WORK TO COMPLETE
Continue the video game football account from where it stops, after the sentence about Brandon fumbling.

Not even the world's most feckless stiff-arm. It's like Plante was signaling a turn on a bicycle or something. See, this is where the aesthetic benefits of making these guys seven feet tall really shines through. There's just so much to tackle.
Every time, I'd send my defender hurtling toward one of these poor suckers with a well-timed hit stick. I feel confident that it is just about impossible to hit fools any harder in this game than I did.
Injuries were piling up. They suffered broken jaws, herniated disks, and dislocated elbows. By the end of the first quarter, Lana Berry and Josh Butler were the only two backs who were medically able to play. The game's AI actually tried to fix things while I wasn't looking. Without notice, it quietly plugged the real-life fullbacks in at halfback.
NOT ACCEPTABLE. I simply switched to multi-back offensive formations, made the fullback block, and continued about my affairs.
There's that Josh Butler hit I mentioned earlier. He's seven feet tall, and he got about 11 feet in the air. That is perhaps the furthest from the ground that a football player has ever been.
These poor fellas, man. They didn't like this one bit. One one occasion, Brandon took a massive hit, coughed up the ball, and while everyone else either went after it or stayed put ...

DATA RECORDS
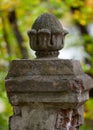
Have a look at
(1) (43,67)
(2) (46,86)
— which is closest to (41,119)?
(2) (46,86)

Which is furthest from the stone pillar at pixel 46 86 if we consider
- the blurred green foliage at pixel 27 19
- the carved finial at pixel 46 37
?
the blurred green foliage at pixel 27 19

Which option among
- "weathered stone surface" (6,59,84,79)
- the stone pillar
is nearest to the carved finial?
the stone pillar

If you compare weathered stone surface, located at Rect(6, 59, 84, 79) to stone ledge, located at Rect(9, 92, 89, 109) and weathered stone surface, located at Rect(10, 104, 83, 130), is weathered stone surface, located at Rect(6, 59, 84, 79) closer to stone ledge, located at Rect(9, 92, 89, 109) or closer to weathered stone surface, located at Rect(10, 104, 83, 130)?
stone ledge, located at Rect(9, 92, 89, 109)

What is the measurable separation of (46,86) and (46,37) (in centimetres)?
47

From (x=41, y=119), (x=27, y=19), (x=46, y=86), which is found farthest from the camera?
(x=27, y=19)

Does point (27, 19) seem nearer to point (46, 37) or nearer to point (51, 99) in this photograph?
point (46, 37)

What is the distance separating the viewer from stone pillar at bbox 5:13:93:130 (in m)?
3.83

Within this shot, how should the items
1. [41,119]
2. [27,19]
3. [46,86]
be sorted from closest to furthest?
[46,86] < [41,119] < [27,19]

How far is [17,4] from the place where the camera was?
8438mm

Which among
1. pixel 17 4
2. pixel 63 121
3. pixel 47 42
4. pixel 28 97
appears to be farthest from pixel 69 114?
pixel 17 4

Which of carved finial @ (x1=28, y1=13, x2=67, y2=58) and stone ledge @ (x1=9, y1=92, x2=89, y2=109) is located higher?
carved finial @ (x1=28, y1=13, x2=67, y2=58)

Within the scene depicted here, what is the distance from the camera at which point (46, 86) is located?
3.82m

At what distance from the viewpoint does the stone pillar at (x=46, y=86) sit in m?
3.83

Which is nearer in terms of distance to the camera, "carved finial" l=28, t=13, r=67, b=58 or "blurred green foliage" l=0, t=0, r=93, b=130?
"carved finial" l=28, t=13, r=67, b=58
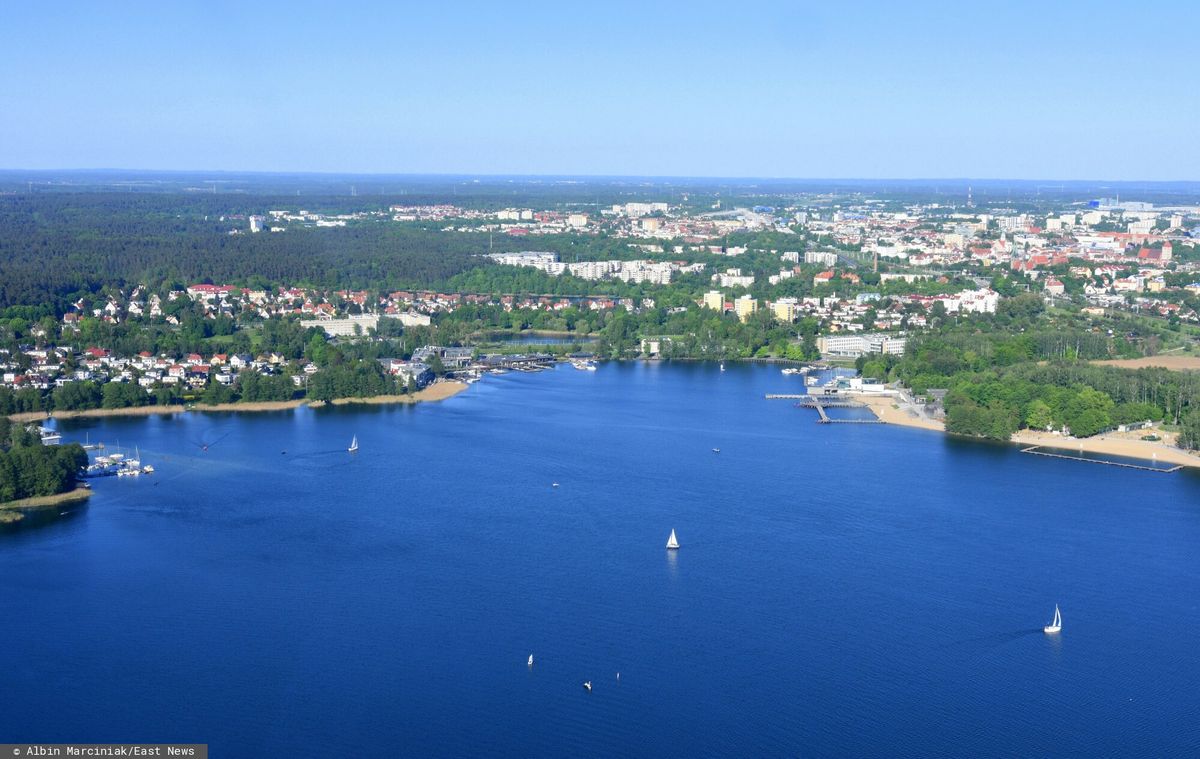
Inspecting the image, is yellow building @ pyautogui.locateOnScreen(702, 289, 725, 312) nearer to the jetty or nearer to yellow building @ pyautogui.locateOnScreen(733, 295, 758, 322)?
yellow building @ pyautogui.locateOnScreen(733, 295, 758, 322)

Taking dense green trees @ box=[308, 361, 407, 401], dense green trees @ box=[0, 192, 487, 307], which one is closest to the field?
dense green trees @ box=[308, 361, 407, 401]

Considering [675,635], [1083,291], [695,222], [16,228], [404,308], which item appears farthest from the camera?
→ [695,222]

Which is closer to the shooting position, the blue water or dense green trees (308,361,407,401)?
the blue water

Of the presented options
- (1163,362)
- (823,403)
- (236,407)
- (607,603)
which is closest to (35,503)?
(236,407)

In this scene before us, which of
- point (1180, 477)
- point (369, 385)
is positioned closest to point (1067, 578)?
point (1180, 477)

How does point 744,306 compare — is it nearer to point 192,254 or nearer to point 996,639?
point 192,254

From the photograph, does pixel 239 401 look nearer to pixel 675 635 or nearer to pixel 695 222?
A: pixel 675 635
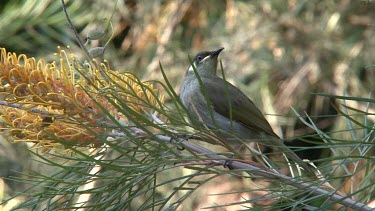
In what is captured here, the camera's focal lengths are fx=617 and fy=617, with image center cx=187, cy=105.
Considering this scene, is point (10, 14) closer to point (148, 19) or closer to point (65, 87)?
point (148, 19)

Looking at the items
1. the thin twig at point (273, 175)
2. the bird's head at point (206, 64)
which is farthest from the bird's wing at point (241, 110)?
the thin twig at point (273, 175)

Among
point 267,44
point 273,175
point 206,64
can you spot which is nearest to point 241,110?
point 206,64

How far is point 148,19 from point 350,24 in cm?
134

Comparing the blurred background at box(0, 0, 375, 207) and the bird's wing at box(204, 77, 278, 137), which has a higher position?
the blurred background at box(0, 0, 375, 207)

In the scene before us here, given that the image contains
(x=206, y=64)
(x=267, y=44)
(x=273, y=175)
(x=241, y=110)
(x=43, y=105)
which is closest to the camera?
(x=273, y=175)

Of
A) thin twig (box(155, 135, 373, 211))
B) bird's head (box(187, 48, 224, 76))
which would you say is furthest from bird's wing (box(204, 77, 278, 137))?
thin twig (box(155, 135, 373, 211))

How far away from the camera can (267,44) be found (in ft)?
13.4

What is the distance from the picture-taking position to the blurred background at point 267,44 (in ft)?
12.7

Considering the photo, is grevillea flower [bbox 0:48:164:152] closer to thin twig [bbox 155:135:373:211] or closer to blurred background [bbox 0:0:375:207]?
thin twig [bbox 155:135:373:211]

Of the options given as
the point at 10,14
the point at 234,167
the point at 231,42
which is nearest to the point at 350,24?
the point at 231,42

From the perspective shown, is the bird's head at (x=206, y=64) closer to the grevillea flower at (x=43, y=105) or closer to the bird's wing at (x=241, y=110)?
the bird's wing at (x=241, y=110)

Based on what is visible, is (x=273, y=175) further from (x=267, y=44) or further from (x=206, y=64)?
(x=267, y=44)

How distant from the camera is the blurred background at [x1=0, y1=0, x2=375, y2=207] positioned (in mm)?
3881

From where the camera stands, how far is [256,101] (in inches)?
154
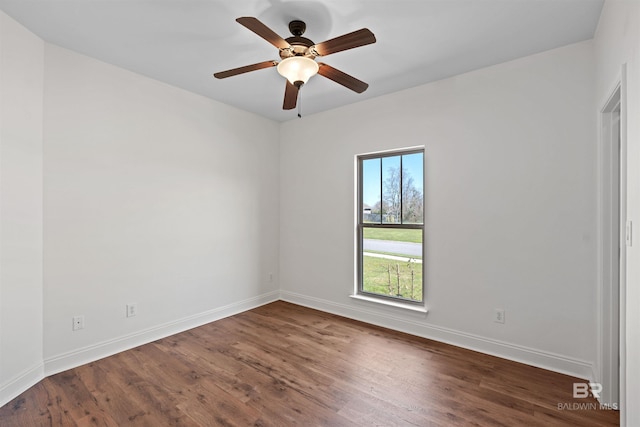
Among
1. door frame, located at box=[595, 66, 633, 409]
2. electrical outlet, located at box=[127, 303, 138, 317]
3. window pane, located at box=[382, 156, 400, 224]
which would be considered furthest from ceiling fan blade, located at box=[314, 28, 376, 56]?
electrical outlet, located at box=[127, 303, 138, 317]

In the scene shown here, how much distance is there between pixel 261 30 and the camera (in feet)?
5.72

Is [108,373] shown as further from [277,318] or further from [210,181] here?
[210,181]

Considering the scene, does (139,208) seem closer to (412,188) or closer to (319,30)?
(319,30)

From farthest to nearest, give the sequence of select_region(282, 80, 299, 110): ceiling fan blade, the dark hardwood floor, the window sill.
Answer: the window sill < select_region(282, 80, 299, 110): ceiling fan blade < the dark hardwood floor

TASK OUTPUT
... he immediately got up and ran off the field. Wrong sideline, friend!
So hey, remember when I told y'all I turned the "offsides" penalty off?
I really appreciate Cam Newton's arm-flail up there. "That should not be allowed! Oh well. Time to line back up and see whether this will happen an 18th consecutive time."
After abolishing the line of scrimmage, a whole lot of possibilities opened up. I could place one of my guys right behind the quarterback, so that he ran right into me the second he snapped the ball. I could line up 10 yards behind the running back with Controller A, place Controller B on the floor and get a running start with my tackler. And then, like a diabolical sewing machine, I'd snap the ball on offense with my foot just as my guy was ready to lay the wood. It was the saddest of storytelling quilts.
Before long, I was getting pretty good at intercepting pitches.
Thankfully, the game counted those as fumbles, which I was happy to add to the overall tally.
These offside shenanigans were so fun that I had to expand them to the kicking game. It wouldn't let me try to kick on the opponent's hold, which was frankly a little disappointing.
Sometimes Madden will tell me, in no uncertain terms, "no."
"No. You cannot do that. You cannot line up a defender between the kicker and the holder and then tackle the kicker before he gets to the ball. I have spun around in this little box all afternoon and watched as you committed 30,000 penalties, issued felonious quantities of assault, roundly mocked me, and trivialized the fine work that lots and lots of folks put into making a fun video game. But I cannot let you do that."
Since both the Saints and Panthers were on equal footing, I frankly didn't care who won. Under these settings, the game was so extraordinarily time-consuming that I decided to call it quits after a half. (The score was Panthers 23, Saints 9, thanks entirely to defensive touchdowns and safeties.) I simply felt that I had ruined all I could. I mean, you can only burn a village to the ground once, you know?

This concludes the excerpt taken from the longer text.